A cliché, I suppose, but I speak as someone who was heading rapidly into the realms of spectator-sport cynicism: someone who was sick of hearing about how many days it was to London 2012 and never even considered trying for a ticket; who felt increasingly uncomfortable about the number of “England” players, in both cricket and rugby union, who were born somewhere in southern Africa; who had found he didn’t really understand his favourite sport any more (rugby union again); who couldn’t care less whether Harry or Woy got the England job and who feared for Andy Murray’s sanity as he became Britain’s great hope again for a very intense couple of weeks.
But now I feel my enthusiasm is rising just a bit; maybe just enough to get me through now the Olympics are finally nearly upon us. It’s certainly enough for me to take a slightly less jaded look at the wider impact of sport and conclude that, despite everything, it is generally positive. More than that, we need it.
The last great outbreak of sporting enthusiasm was, of course, Murraymania, which is rapidly receding as Wimbledon fades into our collective memory. Our man lost at the last gasp, though this was surely more down to the excellence of Roger Federer than any failings on Murray’s part.
But Murray still provided a focus, someone for people to get behind and forget their mundane or troubled lives.
This was what sport can do; providing an opportunity for people to give vent to passion and enthusiasm, to get out of themselves and put everything into someone else’s great quest.
Just imagine the impact if he’d actually won, you may say. True, but even if he had the effect would still be fading now. Sporting lifts are always temporary, as everyday problems return to haunt us and another potential sporting high comes on the horizon to offer new distractions. Even the 1966 World Cup is remembered now more because of our regret at never repeating the feat than for the joy of actually winning.

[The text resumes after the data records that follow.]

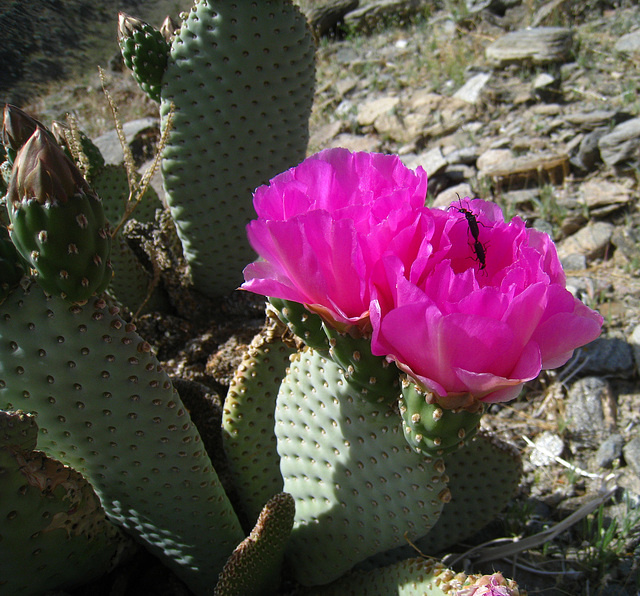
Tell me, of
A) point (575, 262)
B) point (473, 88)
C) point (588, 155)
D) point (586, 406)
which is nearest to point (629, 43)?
point (473, 88)

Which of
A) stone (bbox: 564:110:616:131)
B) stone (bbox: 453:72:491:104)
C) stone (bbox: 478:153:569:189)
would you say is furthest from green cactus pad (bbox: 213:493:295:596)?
stone (bbox: 453:72:491:104)

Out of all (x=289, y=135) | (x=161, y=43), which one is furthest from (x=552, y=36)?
(x=161, y=43)

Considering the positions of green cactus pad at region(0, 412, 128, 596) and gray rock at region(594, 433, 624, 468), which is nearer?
green cactus pad at region(0, 412, 128, 596)

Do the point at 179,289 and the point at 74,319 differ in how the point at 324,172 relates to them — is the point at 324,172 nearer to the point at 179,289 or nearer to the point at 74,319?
the point at 74,319

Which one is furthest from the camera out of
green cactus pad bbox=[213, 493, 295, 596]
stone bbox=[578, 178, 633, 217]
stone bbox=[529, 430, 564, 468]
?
stone bbox=[578, 178, 633, 217]

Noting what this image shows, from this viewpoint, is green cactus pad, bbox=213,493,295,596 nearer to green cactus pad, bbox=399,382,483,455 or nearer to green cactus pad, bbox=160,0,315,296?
green cactus pad, bbox=399,382,483,455

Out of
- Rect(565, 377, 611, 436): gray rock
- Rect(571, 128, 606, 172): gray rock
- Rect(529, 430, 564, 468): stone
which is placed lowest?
Rect(529, 430, 564, 468): stone
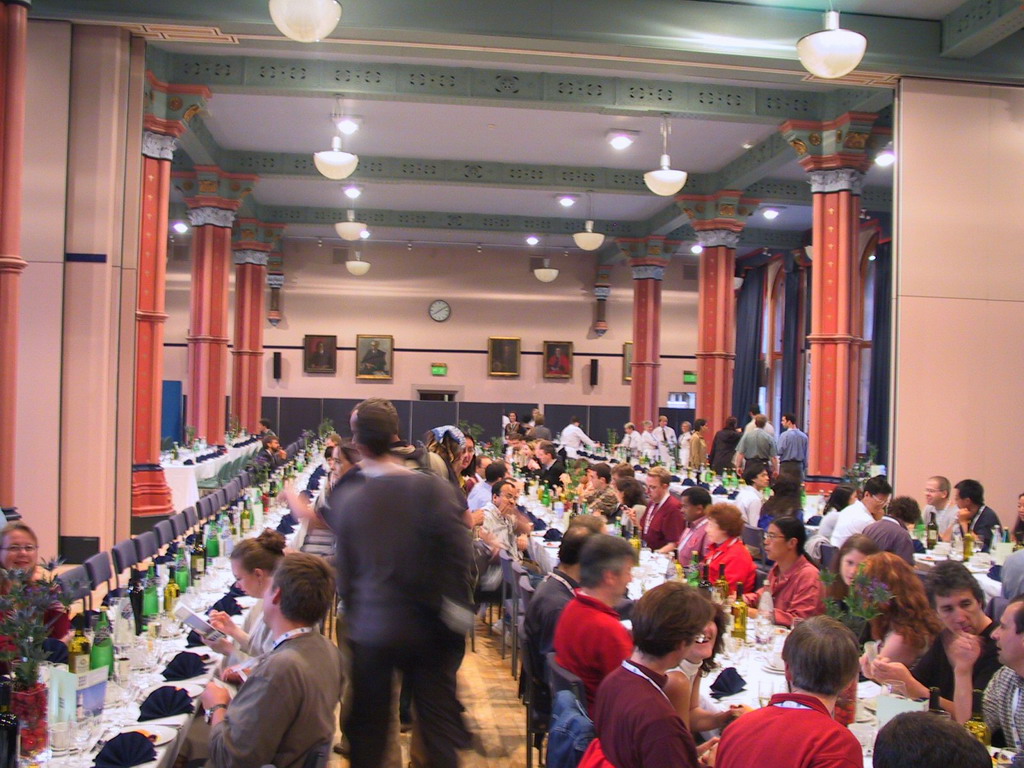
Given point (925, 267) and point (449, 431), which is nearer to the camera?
point (449, 431)

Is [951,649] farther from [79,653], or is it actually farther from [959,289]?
[959,289]

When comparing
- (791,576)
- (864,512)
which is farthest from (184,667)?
(864,512)

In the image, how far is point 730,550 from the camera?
5523 mm

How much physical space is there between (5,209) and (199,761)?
528cm

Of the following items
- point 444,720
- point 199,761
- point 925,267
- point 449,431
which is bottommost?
point 199,761

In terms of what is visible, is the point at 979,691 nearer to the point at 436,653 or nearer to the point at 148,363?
the point at 436,653

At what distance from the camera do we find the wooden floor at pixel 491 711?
16.7 ft

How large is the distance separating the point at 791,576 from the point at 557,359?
63.5ft

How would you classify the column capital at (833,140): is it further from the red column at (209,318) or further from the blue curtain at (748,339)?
the blue curtain at (748,339)

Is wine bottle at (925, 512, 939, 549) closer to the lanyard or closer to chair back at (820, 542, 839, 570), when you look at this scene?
chair back at (820, 542, 839, 570)

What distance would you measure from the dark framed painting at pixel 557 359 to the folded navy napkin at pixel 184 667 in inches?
811

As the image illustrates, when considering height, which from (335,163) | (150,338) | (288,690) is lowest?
(288,690)

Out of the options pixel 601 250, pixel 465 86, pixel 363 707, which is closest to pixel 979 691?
pixel 363 707

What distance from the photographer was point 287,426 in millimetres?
23391
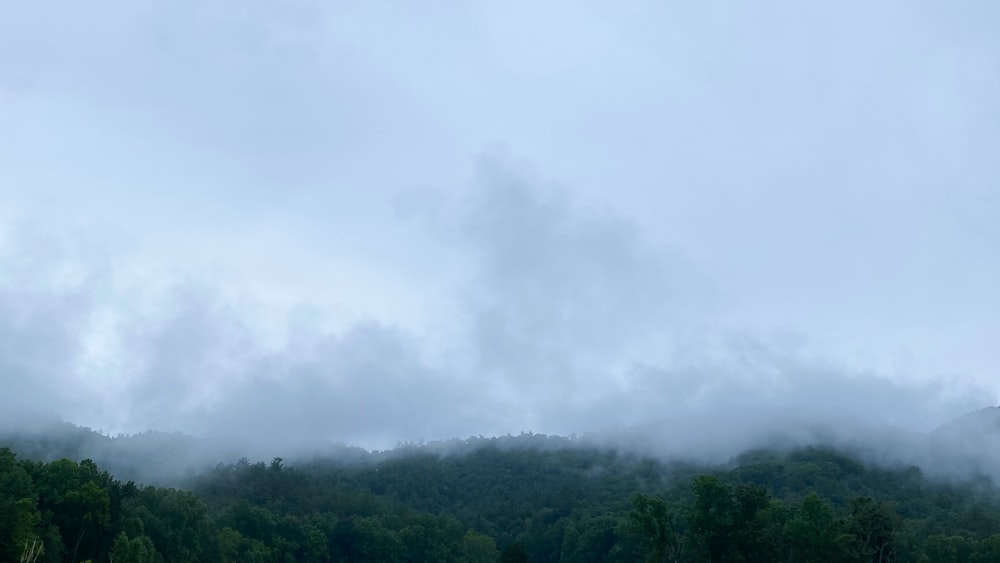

That’s something for the cynic to pick on; sport’s effects don’t last, like a drug, and you need new highs to keep coming along. This is shamelessly exploited by those who profit from our sporting mania. Indeed, isn’t the whole thing a kind of opiate of the masses, designed to keep us quiet while the crooks at the top rip us off yet again?
And, after all that, even if Murray had won or Woy’s boys had been crowned kings of Europe the economic outlook would still be dire, the crooks would still be in charge and it would probably still be raining outside.
Well, at least some of that may be true. But it’s precisely because we have to wake up and face those problems that we need the escapism of sport to give us a bit of respite. The lift is temporary, but it’s better than none at all.
As for all the scandals and corruption in organised sport, plus the bad behaviour and selfishness of some of its better-paid “stars” – well, maybe we need that too.
Maybe we need all the negative and ridiculous stuff in sport to remind us that it is actually just a distraction and not the answer to all our dreams, that we have real life to get on with too. Getting too serious, and too tribal, about sport just undermines the while thing.
And my own biggest sporting lift of the year so far, which helped to push back the boundaries of my sporting cynicism?
You may be surprised to learn it was the much-maligned England footballers’ Euro-win over Sweden, a game I hadn’t meant to watch but which left me smiling after an otherwise lousy day.
Exciting and infuriating in turns, it was exactly what sport should be. Now let’s get cheering for Mo and Jessica.